CHALLENGE
Express the lines below, from the line with "Going from furthest" up to and including the line with "(x=185, y=280) <", as a JSON list of strings with one string per line and blank lines omitted.

# # # # # # #

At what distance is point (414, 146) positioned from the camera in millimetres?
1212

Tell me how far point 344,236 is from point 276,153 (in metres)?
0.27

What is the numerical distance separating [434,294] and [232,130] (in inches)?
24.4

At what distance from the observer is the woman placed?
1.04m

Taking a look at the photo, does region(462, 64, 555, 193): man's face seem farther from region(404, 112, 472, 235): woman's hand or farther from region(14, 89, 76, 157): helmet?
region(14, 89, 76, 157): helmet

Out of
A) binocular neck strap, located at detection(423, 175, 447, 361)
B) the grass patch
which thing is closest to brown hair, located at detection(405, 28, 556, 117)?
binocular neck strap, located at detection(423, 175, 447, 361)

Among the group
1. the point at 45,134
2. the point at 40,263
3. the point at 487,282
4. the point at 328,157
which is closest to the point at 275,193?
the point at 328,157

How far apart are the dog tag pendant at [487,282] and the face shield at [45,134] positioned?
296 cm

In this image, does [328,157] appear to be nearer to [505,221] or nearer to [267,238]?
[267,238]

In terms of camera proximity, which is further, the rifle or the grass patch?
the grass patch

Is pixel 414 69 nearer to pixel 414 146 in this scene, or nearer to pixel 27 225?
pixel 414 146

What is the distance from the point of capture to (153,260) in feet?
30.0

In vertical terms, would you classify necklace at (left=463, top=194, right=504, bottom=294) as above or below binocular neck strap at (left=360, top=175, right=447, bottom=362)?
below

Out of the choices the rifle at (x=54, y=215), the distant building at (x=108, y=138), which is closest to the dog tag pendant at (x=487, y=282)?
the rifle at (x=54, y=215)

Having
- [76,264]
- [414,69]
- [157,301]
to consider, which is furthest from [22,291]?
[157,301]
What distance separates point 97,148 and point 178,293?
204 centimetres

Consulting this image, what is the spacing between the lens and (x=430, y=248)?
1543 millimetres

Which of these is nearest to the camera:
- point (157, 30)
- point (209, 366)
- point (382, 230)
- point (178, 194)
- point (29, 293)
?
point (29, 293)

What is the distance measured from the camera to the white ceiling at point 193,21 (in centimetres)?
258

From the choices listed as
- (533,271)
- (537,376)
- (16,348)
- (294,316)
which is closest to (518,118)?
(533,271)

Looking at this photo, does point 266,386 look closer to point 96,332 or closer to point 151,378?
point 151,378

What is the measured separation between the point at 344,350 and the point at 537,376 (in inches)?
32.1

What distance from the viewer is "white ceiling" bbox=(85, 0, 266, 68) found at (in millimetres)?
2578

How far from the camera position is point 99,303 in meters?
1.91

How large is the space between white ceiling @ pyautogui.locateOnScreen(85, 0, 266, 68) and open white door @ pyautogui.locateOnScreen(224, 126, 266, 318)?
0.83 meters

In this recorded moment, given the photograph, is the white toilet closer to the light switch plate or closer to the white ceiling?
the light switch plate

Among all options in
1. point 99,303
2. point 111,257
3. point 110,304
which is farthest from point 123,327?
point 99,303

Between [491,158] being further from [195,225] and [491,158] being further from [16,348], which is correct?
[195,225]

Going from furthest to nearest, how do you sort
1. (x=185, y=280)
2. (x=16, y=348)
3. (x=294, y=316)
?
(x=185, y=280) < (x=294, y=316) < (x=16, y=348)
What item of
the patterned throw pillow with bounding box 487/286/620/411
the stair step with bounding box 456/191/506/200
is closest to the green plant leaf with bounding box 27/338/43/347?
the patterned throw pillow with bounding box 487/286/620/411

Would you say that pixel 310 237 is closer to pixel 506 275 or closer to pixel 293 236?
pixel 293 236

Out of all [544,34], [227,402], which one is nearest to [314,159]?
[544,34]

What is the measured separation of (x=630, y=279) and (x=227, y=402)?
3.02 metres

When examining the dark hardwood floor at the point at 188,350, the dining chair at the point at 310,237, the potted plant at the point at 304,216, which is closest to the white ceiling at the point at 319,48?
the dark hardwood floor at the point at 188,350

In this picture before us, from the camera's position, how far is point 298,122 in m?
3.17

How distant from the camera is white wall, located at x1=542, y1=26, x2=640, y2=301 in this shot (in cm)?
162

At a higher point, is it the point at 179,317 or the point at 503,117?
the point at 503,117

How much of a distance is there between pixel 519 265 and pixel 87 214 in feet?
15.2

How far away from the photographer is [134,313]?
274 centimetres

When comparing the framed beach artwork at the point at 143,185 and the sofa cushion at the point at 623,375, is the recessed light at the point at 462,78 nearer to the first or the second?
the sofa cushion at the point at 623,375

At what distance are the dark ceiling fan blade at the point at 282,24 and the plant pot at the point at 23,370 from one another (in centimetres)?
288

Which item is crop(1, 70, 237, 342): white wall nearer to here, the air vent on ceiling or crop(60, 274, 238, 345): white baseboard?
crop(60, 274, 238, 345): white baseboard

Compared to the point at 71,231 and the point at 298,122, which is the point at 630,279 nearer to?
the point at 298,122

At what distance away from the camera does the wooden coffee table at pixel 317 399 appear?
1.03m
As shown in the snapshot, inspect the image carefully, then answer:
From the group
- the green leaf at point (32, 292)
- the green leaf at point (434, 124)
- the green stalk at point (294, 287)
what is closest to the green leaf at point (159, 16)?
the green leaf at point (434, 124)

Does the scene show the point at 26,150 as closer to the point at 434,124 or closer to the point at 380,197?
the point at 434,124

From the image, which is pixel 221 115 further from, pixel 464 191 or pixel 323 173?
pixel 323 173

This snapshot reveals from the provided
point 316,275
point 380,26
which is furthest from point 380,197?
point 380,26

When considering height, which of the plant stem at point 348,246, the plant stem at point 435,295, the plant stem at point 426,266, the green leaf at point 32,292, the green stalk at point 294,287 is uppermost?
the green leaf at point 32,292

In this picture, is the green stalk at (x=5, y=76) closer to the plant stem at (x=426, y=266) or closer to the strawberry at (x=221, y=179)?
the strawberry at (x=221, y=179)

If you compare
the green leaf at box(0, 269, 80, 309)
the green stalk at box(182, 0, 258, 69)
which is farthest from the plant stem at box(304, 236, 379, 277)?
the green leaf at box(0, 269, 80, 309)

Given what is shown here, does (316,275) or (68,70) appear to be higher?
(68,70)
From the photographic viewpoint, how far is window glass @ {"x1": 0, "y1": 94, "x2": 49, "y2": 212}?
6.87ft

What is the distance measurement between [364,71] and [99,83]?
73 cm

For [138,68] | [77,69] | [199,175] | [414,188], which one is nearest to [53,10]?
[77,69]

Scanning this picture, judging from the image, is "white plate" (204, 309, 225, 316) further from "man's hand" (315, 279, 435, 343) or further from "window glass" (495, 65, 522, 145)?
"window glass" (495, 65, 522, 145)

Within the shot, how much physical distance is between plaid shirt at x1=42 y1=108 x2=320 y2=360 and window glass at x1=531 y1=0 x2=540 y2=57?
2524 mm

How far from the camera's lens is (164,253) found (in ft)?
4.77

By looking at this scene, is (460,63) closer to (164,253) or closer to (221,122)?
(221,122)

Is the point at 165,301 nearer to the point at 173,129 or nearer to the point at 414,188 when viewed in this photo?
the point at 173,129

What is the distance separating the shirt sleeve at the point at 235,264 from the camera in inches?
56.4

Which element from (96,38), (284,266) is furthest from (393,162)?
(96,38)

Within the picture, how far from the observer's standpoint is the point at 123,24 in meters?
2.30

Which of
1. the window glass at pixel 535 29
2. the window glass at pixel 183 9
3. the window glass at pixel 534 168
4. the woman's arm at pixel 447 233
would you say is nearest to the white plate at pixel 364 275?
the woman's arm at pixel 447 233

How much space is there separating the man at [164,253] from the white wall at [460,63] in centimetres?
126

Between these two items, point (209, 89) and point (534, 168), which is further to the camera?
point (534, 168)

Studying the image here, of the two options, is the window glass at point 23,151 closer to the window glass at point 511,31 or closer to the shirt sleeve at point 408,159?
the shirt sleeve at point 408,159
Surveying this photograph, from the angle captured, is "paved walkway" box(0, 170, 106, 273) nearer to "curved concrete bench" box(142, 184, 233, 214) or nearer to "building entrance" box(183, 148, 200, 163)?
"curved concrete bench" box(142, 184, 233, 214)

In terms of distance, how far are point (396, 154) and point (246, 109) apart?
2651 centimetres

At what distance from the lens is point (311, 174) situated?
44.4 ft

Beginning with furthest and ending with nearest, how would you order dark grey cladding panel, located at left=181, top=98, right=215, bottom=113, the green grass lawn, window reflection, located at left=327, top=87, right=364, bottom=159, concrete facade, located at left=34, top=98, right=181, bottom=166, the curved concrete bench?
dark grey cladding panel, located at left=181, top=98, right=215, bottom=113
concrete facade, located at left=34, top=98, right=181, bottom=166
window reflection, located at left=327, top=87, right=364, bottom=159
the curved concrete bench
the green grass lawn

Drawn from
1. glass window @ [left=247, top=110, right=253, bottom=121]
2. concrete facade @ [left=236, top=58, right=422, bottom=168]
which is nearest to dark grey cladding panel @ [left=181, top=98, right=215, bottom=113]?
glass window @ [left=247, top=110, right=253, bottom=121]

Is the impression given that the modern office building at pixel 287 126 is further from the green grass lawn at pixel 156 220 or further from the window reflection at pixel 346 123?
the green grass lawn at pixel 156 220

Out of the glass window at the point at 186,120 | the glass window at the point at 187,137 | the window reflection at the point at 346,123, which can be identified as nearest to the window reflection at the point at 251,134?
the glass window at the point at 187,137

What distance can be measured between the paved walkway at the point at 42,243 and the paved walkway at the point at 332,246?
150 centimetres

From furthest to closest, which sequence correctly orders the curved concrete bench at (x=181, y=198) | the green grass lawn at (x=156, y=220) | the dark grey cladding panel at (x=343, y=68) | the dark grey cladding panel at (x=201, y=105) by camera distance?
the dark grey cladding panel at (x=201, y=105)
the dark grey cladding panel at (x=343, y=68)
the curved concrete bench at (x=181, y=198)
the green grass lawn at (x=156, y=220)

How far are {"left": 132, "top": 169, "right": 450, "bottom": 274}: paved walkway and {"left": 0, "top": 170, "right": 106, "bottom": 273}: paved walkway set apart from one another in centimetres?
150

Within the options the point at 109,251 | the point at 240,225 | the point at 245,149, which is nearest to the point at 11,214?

# # # # # # #

FINAL RESULT
[
  "Going from furthest to nearest, how do you sort",
  "1. (x=185, y=280)",
  "2. (x=16, y=348)",
  "3. (x=294, y=316)",
  "?",
  "(x=185, y=280) < (x=294, y=316) < (x=16, y=348)"
]